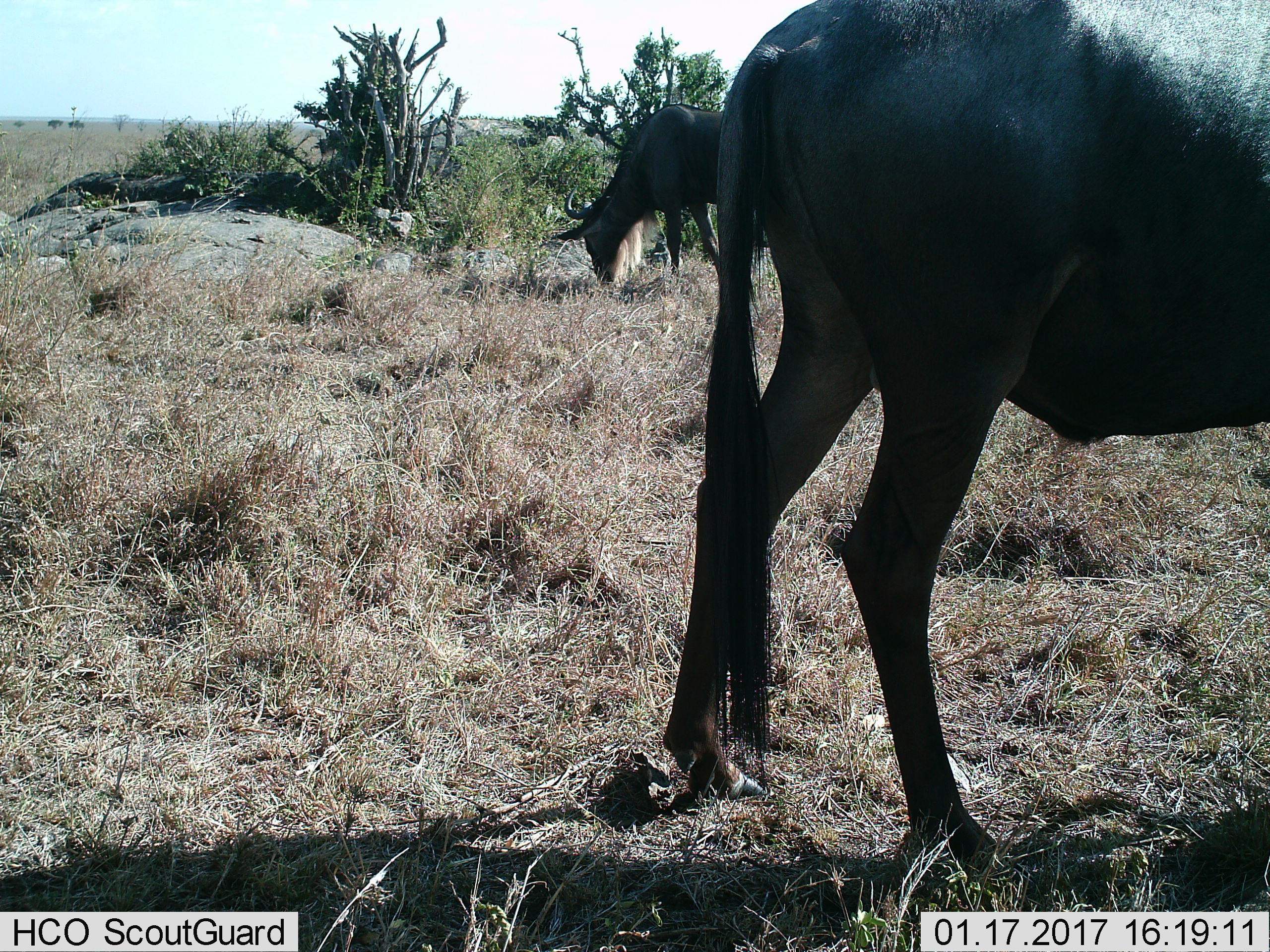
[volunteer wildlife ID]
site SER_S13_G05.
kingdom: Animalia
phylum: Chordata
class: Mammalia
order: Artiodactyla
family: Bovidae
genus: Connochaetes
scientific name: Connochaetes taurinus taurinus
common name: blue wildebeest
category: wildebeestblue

--------------------------------------------------

## [ABOUT THIS EXERCISE]
Could you restate all of the data above word for word and skip every picture?

## [ANSWER FOR THIS EXERCISE]
[volunteer wildlife ID]
site SER_S13_G05.
kingdom: Animalia
phylum: Chordata
class: Mammalia
order: Artiodactyla
family: Bovidae
genus: Connochaetes
scientific name: Connochaetes taurinus taurinus
common name: blue wildebeest
category: wildebeestblue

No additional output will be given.